History tells us that using tactics and process to divide a movement is effective at defeating it. Howard divided the republicans over questions of model – direct election vs. parliamentary selection of the president. Turnbull is dividing supporters of marriage equality over the process – plebiscite vs. parliamentary vote.
Here’s the difference: Howard was not a republican. It’s hard to judge him too harshly. A scorpion does what a scorpion does. A politician using political tactics to defeat his political opponents is not new.
But Turnbull tells us he is in favour of marriage equality. Yet now that he is the prime minister he’s using Howard’s tactics with little thought for the consequences. No one – including Turnbull – should be surprised when marriage equality ends up in the same place as a republic: defeated at the ballot box in a plebiscite and off the agenda for years.
This is most likely exactly what certain Coalition MPs had in mind when proposing a plebiscite on same sex marriage.
Turnbull is all over the shop when it comes to relying on a public vote to deliver significant legal and social change. On the one hand, he is incredibly alive to challenges: publicly and in conversations with the Referendum Council advising on constitutional recognition of Indigenous Australians, Turnbull is constantly reminding that success is difficult and should not be taken for granted. Polls indicate that upwards of 85% Australians support constitutional recognition – and yet Turnbull is rightly quite concerned that Australia only holds a referendum if and when it can succeed.
As Turnbull says, the only successful referendums have been ones that were “uncontroversial and had little to no opposition.”
On the other hand, Turnbull seems an absolute Pollyanna when it comes to a same sex marriage plebiscite – despite the fact that the issue is controversial and does have opposition. On Sunday he told the ABC Insiders program:

"There is no question that the fastest way, the way you guarantee that there is a vote in the parliament on gay marriage – in this parliament – is to support the plebiscite. Personally I have no doubt the plebiscite will be carried, and the same sex marriage legislation will sail through the parliament."

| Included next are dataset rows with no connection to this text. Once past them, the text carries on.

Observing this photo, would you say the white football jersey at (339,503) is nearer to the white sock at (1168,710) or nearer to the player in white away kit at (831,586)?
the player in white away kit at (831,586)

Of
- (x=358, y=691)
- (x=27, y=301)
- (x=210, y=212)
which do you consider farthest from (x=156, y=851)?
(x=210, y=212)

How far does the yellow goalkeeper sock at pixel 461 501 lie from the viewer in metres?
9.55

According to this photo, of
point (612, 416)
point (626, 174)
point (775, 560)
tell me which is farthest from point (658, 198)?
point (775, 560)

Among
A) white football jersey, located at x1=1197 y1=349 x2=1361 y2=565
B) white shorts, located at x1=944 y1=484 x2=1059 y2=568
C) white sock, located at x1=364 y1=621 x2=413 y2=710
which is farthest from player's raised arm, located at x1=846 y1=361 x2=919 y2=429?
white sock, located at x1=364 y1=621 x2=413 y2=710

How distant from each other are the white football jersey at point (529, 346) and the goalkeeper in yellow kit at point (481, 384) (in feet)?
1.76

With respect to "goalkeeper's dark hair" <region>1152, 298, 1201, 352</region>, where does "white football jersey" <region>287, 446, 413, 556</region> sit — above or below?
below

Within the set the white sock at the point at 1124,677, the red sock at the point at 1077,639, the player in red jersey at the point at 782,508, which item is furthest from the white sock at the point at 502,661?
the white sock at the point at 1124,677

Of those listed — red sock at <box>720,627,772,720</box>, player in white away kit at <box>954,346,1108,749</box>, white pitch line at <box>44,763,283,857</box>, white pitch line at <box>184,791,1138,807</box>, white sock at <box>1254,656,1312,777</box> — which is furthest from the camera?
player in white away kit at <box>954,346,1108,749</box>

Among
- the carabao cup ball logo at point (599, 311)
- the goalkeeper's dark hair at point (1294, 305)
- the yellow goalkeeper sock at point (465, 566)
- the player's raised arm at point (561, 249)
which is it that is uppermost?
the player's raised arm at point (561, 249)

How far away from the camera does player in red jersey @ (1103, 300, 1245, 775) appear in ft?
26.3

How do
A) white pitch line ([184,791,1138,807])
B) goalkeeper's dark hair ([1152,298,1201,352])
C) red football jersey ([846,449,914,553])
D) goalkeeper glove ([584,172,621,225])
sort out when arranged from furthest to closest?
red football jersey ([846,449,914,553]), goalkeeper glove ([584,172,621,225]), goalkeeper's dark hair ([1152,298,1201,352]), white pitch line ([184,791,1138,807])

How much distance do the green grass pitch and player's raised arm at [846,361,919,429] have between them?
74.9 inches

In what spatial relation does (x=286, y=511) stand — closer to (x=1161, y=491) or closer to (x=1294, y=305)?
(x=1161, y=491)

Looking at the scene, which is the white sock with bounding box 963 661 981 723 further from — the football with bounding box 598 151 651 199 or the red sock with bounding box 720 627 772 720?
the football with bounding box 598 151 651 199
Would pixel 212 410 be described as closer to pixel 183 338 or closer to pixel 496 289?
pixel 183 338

Technically speaking, the fastest way to guarantee a vote in the parliament on gay marriage is if the prime minister brought forward a bill on the subject and let his party room have a free vote. No plebiscite is needed to give the parliament permission to have a vote.
I have previously supported a plebiscite, if for no other reason than there seemed to be no other way to advance the cause.
But the longer the debate drags on, the more difficult it becomes. If anything, look at the campaign for constitutional recognition. It’s an initiative that’s been formally underway for nearly a decade: expert panels, Senate reports, a taxpayer-funded campaign and now a Referendum Council (of which I am a member). Yet the longer it takes the more out of reach the goal seems. Expectations are raised and frustrated, opposition becomes entrenched, and events overtake the original idea.
If we’d had a marriage equality plebiscite within a year of Tony Abbott’s original proposal, I think there would have been less angst and fear, more hope and momentum, and (maybe) more civility. But now the issue is growing more politically charged and the same infections that beset constitutional recognition – expectations, fear, weariness, anger and other events – risk contaminating the debate on marriage equality.
Turnbull, of all people, should not be so sanguine about succeeding with a “yes” vote at a marriage equality plebiscite. There’s a lot of support for same sex marriage, but there’s a soft middle in that support that will be vulnerable to a “no” campaign. Some people may not be fussed if same sex couples marry, but those same people might not be fussed enough to rouse themselves on a Saturday to go vote for it – especially if their vote isn’t binding on MPs. With the likes of Cory Bernardi suggesting he will not consider himself bound by a “yes” result, why bother to express your view in a plebiscite if your senator or local member is going to ignore it anyway?
But Turnbull should be well aware that his Howard-esque divide-and-conquer tactics pose the greatest danger to the “yes” vote getting up in a plebiscite. Already supporters of same sex marriage are splitting: Australian Marriage Equality convenor Rodney Croome has resigned, for good reasons and in good conscience, to fight the plebiscite. Michael Kirby , Dr Kerry Phelps and Patrick McGorry raise legitimate concerns about the legal, emotional and mental health consequences of a plebiscite. The Greens are going to oppose the enabling legislation and Labor looks inclined to do the same.
If the plebiscite does get up, a movement divided by the prime minister’s political tactics will need to unite for a “yes” campaign. Malcolm Turnbull should know how that is likely to end: he will be the prime minister who broke the nation’s heart.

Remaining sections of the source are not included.